About a week ago I went out cast netting shrimp I caught about half of a 5 gallon bucket and gave some to a older neighbor that don't get out as much anymore and some to one of my friends I hunt with and cooked and froze some for later meals.
I'm going to be doing a little fishing this weekend,,, got me a crab pot the other day ,, might try that out ,, that's a good idea ,, I'll take out the cast net also . Looks good there Bishop ,, good for you to be looking out for a few others as well ,,
Damn son. I had no idea a guy could catch shrimp like that. Watched most of the catching video. Watched all of the cooking one. You sure know how to do both.
When life throws you're net a banana.... You pick the net up and try again....Gator's proverb #47 Looking good J.B
Very nice... I need to get back to practicing my casting. Use to snag mullet sometimes 20 at a time with cast net. You just see a whole mess of them jumping out the water...

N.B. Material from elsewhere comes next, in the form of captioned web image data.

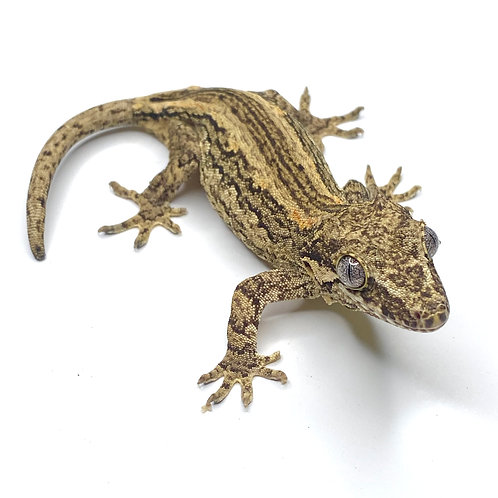 Striped Gargoyle Gecko- ID: 19A2F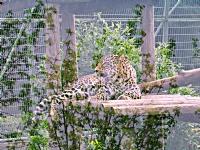 Bursa Zoo 1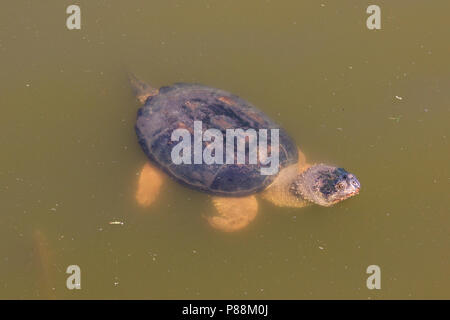 Snapping Turtle (Chelydra serpentina) in muddy water - Stock Photo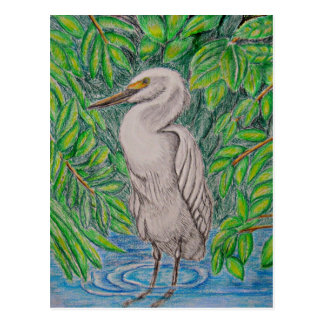 Egret bird postcard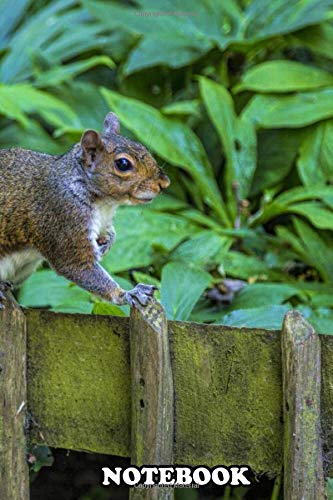 Notebook: Squirrels Are Members Of The Family Sciuridae A Family , Journal for Writing, College Ruled Size 6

Really good survival tools, trot lines, fish traps, cast nets, seines, fish spears, limb lines, they all may be less than legal for many things today, but in a survival situation they have 3 advantages, they are reusable, they are quiet, and they limit the time you are exposed to other who might want to harm you or steal the fish. Some of the major advantages of fish are its high protein content, its wide availability, its ease in processing, and all the ways to store it, smoke it, dry it, can it, pickle it, salt it, in a fish trap you can just keep it alive until you need it. In most cases it also comes in sizes that are easy to process, 10 lbs of fish is a lot easier to handle than 800 lbs of beef. As always, thanks again for the video's and all the great tips on low tech survival. Remember seeing pictures of rabbit drives where a line of people drove the rabbits into nets and caught them. We cut a channel across the river in the ice in the winter as kids and drove fish down river to be speared, in the spring put a gill net across the river and kept the rough fish, Granddad smoked the larger ones or preserved them by drying them with lye and Grandmother pickled the smaller ones , it dissolved the bones, the cats got the heads etc, and Gramp used the guts, fish skin, etc in his garden for fertilizer, nothing went to waste. Lye soaked fish, usually cod but gramp did carp, sheepshead, big suckers, etc as well. Lutefisk History and Recipe
Seem like every time I went there they'd say, should have been here last night we filled up a garbage can.